Copy out the final stretch of the listing: the line that contains "Which among point" and all lines after it, exactly as they appear.

Scene-based spatial questions
..........
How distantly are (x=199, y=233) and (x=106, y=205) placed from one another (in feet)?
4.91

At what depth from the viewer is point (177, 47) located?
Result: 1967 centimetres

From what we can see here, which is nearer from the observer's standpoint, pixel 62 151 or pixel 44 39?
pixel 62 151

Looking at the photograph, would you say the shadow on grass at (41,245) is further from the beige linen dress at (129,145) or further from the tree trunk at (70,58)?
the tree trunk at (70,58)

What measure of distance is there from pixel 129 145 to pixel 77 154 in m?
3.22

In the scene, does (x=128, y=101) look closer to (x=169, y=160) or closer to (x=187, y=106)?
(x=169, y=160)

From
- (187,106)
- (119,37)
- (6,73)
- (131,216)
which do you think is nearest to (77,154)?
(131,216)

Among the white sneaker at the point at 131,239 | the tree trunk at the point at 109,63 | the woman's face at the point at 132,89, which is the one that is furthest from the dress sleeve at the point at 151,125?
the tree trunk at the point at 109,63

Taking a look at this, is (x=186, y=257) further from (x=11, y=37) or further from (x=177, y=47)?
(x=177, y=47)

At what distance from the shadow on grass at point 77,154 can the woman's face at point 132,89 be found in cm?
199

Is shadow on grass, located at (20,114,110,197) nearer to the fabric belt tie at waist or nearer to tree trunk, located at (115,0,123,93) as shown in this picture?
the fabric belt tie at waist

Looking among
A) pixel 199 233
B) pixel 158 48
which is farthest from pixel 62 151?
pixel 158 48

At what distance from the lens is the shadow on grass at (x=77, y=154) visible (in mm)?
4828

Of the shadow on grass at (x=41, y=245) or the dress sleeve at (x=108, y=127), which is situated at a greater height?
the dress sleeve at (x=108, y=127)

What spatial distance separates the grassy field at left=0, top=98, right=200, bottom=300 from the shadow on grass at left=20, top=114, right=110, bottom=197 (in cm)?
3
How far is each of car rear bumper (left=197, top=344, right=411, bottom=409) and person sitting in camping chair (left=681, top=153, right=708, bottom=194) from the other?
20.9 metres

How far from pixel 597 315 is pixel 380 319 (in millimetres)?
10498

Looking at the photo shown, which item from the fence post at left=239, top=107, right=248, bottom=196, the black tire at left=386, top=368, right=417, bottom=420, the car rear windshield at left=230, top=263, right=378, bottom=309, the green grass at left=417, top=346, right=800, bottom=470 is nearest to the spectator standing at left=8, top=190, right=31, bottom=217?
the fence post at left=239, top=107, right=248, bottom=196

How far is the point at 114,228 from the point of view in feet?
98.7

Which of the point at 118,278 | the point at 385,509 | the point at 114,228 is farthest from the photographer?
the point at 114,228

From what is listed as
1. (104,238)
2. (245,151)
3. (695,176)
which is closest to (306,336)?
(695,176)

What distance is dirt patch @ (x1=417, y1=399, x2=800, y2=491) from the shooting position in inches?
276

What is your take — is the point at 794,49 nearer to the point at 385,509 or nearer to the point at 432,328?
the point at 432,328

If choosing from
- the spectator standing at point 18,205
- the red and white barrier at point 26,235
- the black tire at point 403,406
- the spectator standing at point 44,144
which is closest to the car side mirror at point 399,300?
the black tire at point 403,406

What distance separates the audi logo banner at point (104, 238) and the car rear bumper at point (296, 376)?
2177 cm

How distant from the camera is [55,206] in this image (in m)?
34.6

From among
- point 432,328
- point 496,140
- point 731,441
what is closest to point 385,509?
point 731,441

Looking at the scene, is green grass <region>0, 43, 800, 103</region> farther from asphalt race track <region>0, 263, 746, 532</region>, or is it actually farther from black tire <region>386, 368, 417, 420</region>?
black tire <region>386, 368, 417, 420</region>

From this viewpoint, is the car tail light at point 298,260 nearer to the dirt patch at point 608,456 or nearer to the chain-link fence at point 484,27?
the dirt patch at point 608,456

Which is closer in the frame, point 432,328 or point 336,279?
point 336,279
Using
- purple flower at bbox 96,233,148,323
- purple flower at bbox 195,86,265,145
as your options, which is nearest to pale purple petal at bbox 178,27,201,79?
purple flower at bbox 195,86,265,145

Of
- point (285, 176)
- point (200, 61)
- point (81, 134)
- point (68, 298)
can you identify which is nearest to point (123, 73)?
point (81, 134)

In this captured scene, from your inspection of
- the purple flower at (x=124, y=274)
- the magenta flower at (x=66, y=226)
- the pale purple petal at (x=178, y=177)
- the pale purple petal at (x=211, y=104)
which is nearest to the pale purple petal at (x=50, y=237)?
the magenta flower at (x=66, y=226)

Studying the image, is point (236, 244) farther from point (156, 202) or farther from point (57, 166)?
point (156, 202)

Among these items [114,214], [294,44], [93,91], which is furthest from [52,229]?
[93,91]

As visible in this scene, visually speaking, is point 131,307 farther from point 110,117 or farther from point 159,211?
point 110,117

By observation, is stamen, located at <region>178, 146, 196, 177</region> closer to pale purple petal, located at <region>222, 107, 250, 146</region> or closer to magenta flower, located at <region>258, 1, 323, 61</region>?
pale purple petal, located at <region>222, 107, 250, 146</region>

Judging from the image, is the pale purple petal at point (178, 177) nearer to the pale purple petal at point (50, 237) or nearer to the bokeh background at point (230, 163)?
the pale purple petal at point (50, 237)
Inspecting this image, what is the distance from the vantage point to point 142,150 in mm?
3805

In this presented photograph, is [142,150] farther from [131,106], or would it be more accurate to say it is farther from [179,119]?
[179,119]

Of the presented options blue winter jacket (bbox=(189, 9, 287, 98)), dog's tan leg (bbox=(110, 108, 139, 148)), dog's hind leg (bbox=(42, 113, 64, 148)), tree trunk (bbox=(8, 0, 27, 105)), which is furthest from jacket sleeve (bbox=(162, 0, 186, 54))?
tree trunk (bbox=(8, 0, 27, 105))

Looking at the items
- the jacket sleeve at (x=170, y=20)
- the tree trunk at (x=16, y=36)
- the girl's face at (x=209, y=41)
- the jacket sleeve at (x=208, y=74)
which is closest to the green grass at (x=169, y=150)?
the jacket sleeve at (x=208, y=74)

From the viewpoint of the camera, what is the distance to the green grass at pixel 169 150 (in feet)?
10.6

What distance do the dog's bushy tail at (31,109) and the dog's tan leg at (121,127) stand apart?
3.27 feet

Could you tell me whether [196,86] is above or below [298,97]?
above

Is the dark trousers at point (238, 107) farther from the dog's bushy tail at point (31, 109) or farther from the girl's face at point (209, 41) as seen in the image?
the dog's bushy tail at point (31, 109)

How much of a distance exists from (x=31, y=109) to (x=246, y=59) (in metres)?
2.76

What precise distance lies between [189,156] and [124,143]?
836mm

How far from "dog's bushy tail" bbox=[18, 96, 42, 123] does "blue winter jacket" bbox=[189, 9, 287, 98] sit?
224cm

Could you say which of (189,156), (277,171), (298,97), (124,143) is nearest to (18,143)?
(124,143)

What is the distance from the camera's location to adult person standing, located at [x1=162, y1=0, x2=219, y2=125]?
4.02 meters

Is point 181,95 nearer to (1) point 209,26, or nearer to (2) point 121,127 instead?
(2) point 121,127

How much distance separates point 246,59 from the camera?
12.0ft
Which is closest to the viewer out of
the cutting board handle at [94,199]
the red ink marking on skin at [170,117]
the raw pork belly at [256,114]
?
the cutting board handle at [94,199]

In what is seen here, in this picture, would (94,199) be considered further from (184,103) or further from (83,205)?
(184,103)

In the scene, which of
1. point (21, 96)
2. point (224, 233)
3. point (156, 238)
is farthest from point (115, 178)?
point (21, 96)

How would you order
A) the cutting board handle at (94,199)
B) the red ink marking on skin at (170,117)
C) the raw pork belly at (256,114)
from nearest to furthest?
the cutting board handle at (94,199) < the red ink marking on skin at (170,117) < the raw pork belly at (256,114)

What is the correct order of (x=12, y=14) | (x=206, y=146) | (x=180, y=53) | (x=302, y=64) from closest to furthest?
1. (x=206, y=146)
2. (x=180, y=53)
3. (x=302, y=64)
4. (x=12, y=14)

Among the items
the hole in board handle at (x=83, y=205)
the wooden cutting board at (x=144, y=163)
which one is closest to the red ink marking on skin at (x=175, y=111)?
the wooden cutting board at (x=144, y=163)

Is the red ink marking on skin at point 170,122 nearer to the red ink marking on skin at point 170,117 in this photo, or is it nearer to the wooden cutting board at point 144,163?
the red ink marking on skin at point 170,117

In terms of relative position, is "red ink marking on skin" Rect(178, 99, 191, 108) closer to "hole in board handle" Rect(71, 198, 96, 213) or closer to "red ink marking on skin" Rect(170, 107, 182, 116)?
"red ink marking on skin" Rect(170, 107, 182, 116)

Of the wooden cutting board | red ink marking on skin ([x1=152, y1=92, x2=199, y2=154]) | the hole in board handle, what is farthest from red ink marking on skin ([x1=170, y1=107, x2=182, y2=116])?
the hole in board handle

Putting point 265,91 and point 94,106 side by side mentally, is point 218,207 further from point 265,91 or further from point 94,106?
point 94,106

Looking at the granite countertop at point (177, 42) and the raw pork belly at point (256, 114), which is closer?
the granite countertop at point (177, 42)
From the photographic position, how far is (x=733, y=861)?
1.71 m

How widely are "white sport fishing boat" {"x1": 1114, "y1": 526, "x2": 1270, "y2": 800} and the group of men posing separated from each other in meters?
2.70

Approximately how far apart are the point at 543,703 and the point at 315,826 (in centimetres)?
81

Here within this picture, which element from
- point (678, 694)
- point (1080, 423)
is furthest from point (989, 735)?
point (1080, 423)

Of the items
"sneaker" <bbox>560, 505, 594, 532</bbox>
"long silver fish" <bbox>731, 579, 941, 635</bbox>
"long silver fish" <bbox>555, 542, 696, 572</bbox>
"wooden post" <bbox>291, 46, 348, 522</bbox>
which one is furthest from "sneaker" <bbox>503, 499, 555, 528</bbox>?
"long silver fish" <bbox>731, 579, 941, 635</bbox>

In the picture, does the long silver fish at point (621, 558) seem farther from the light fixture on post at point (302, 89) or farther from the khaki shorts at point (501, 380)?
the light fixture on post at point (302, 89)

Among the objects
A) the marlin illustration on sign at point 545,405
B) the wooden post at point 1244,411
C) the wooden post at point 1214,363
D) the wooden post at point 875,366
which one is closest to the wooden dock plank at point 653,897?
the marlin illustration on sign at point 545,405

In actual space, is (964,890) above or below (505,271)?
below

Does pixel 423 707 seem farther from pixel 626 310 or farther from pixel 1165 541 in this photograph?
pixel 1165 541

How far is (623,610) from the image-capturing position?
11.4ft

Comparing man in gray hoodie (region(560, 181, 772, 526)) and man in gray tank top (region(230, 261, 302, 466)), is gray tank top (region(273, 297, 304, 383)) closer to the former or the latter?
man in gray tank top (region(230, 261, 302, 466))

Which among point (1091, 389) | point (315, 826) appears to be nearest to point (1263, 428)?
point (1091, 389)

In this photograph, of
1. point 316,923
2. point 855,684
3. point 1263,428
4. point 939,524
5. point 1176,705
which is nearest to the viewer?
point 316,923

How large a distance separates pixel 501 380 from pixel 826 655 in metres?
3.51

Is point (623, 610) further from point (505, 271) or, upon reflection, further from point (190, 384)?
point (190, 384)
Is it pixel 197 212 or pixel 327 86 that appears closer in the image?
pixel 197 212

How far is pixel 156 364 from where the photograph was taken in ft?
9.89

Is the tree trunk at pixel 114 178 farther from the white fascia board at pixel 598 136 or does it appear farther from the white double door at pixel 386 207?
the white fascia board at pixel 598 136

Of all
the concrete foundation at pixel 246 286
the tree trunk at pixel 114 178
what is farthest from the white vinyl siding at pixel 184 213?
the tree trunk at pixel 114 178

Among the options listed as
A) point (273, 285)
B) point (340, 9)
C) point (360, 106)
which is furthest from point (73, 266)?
..........
→ OUTPUT
Which among point (1091, 389) | point (315, 826) appears to be nearest to point (1263, 428)?
point (1091, 389)

In this photograph, of
1. point 316,923
2. point 855,684
3. point 1263,428
4. point 939,524
5. point 1176,705
which is nearest to the viewer?
point 316,923

How large a distance separates pixel 501 380 from pixel 826 655 in metres?
3.51

Is point (623, 610) further from point (505, 271) or, upon reflection, further from point (190, 384)?
point (190, 384)
Is it pixel 197 212 or pixel 327 86 that appears closer in the image?
pixel 197 212

How far is pixel 156 364 from where the photograph was taken in ft?
9.89

Is the tree trunk at pixel 114 178 farther from the white fascia board at pixel 598 136 or does it appear farther from the white double door at pixel 386 207?
the white fascia board at pixel 598 136

Of all
the concrete foundation at pixel 246 286
the tree trunk at pixel 114 178
what is farthest from the white vinyl siding at pixel 184 213?
the tree trunk at pixel 114 178

Among the options listed as
A) point (273, 285)
B) point (340, 9)
C) point (360, 106)
which is furthest from point (73, 266)?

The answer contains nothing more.